New visa scheme aimed at top tech talent launched in Australia

by Ray Clancy on March 19, 2018

in Jobs in Australia

A new visa scheme to attract highly skilled talent, particularly in the technology sector, from around the globe and boost innovation has been announced by officials in Australia.

According to Citizenship and Multicultural Affairs Minister Alan Tudge, the Australian Government recognises there is fierce competition globally for high tech skills and talent, and that attracting these people helps to transfer skills to Australian workers and grow Australian-based businesses.

(Maks Pogonii/Bigstock.com)

The Global Talent Scheme means that established businesses with an annual turnover of more than $4 million will be able to sponsor highly skilled and experienced individuals for positions with earnings above $180,000 into Australia.

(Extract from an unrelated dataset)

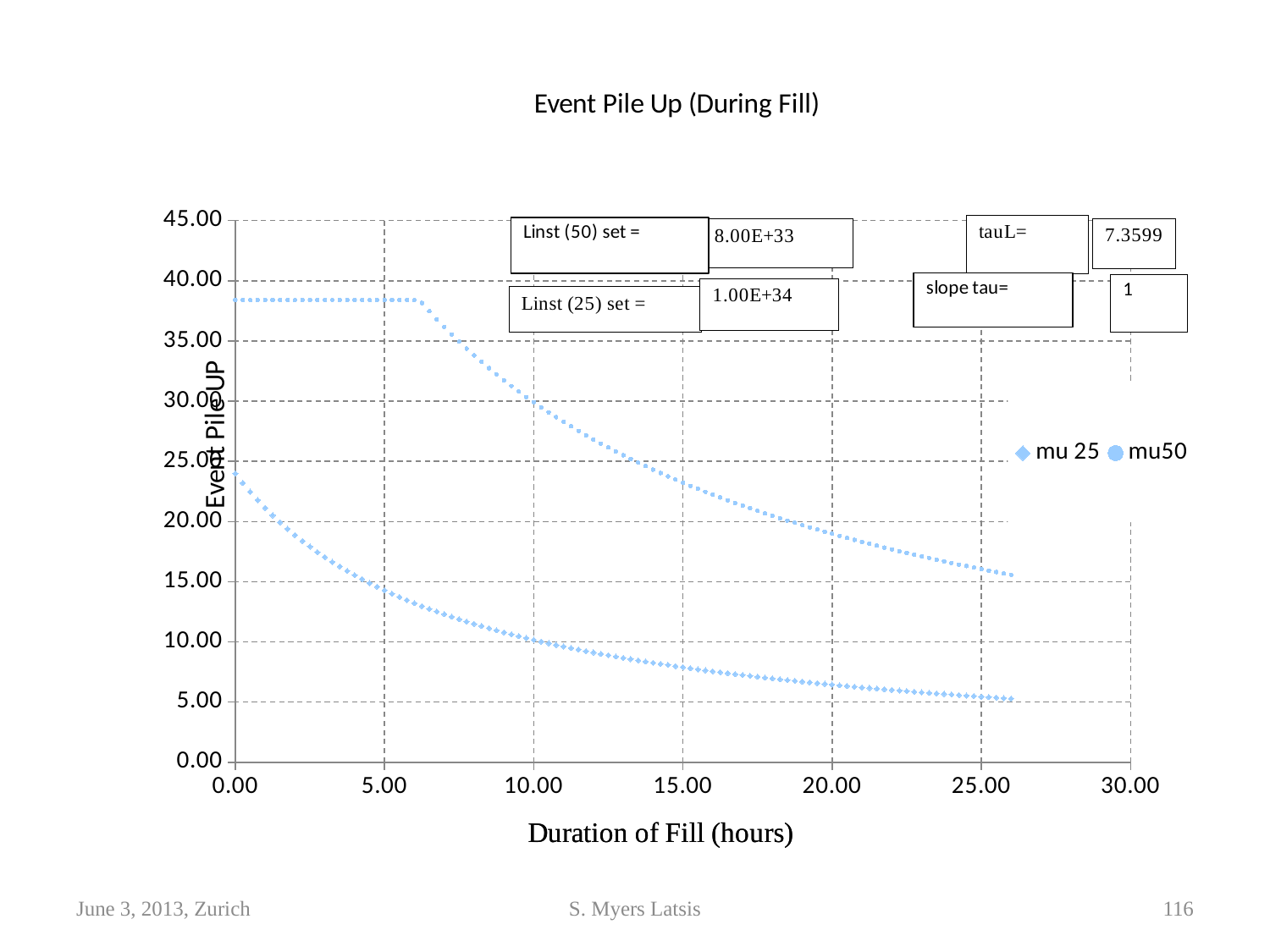
After about 6 hours, does the mu50 series rise or fall as the duration of fill increases? fall Does the mu 25 series rise or fall as the duration of fill increases? fall How many series does the legend list? 2 Is the value for mu 25 at 15.00 hours greater or less than 10.00? less What is the label of the x axis? Duration of Fill (hours) What is the title of the chart? Event Pile Up (During Fill) Is the value for mu 25 at 25.00 hours greater or less than 10.00? less What kind of chart is shown on the slide? scatter chart At 10.00 hours, which series has the higher event pile up, mu 25 or mu50? mu50 Is the value for mu 25 at 0.00 hours greater or less than 20.00? greater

The employers will need to be able to demonstrate that they prioritise the employment of Australians and that there will be skills transfer to Australian workers as a result of the person being granted a visa.

The sponsoring business must have a track record of hiring and training Australians. Technology based and STEM related start-up businesses will also be able to sponsor experienced people with specialised technology skills.

Start-ups will need to be recognised by a start-up authority and demonstrate that they prioritise the employment of Australians.

In both instances, a four-year Temporary Skill Shortage visa will be issued with permanent residence applications available after three years.

Tudge said that the Government will consult further on the details of the scheme over the next few months, before piloting it for 12 months from 01 July 2018. An industry advisory group will provide ongoing guidance for the pilot.

He explained that the new scheme is recognition that global talent is in high demand. ‘We want to ensure that Australian businesses can access the best talent in the world, because this will underpin business growth, skills transfer and job creation,’ he said.

‘At all stages, Australians are prioritised for the jobs, but where the skills and experience are not available here, we want to be able to attract talent from overseas. This is part of the ongoing reforms to our skilled visa programs to ensure that Australians have priority for Australian jobs, but acknowledge that there are times when the skills are not available in the country,’ he added.

According to Jobs and Innovation Minister Michaelia Cash the new scheme will particularly help Australian employers in our growing innovation sector and help them to create more Australian jobs.

‘Industry figures say globally mobile, highly skilled and experienced staff can act as job multipliers in Australian businesses, helping them to hire more local staff and fill critical areas of need,’ she pointed out.